Some of the individual metro stats are really jaw-dropping. Like, the typical bottom-tier home prices in the LA, Oxnard, San Diego, San Jose, and San Francisco metros is now higher than the typical top-tier home price in 72 other major metro areas. http://bit.ly/supply-and-access
Who is managing to buy amid these trends? Recent homebuyers now are higher-income, older, and less likely to be Black than they were in 2000.
For recent homebuyers in metros like Austin, San Antonio, San Francisco, & LA, typical incomes were more than $20k higher in real terms compared to homebuyers in 2000. The % of homebuyers <35 dropped by more than 10 percentage pts in metros incl. Charlotte, Denver, & Stockton.
New construction that departed from the SF detached norm provided access to homeownership for a more diverse pool of homebuyers. We’re just not building enough of it. So what about households who can’t buy? Supply constrains their choices as well.
The dominance of single-family construction in the nation’s major metros spurred the number of Single-Family neighborhoods to jump by nearly 40% since 1990, at the expense of neighborhoods with more mixed housing stock. http://bit.ly/supply-and-access
Our analysis shows that SF neighborhoods score highest on indicators of opportunity, but because rental housing is still predominantly multifamily relatively few rental (and even fewer affordable) options exist in SF neighborhoods.
What about the growing number of SF rentals? Fewer than 1 in 4 are actually located in SF neighborhoods. And the more SF rentals concentrate in a neighborhood the more likely that neighborhood is to be high poverty.
And what about new construction LIHTC? Not surprisingly, new affordable units have disproportionately clustered in neighborhoods that allow denser multifamily development & have made limited inroads into SF neighborhoods.
But those that did increased access to low poverty neighborhoods, often through building more smaller-scale-than-average projects.

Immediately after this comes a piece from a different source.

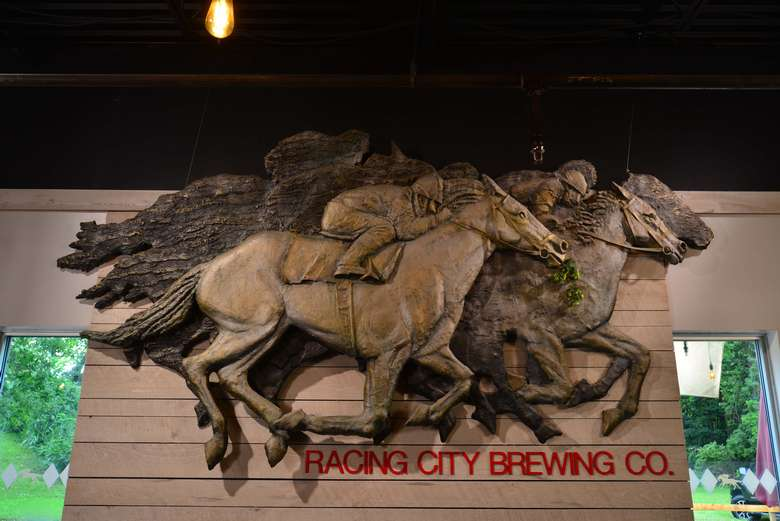 racing city brewing logo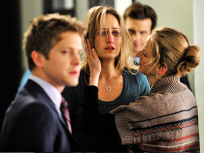 Leelee Sobieski on The Good Wife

What do these findings suggest about policy efforts to increase access to areas of opportunity for low-income renters?
As much as more affordable housing and more tenant-based subsidies are needed, unless those efforts take into account—& align with efforts to shift—the myriad policies that constrain how much, where, & the types of housing built, they will struggle to scale access to opportunity.
The papers tee up a range of supply-oriented strategies to address gaps in access to entry level homeownership and the neighborhood choice constraints facing low-inc renters, from how we finance and incentivize production to reg reform and curbing costs. http://bit.ly/supply-and-access
But one last word abt scale. Localities hold a lot of power in shaping housing trends. Minneapolis’ recent SF zoning reform shows one way cities can lead in pursuing supply solutions. But these maps underscore why ending exclusion will require regional action and accountability.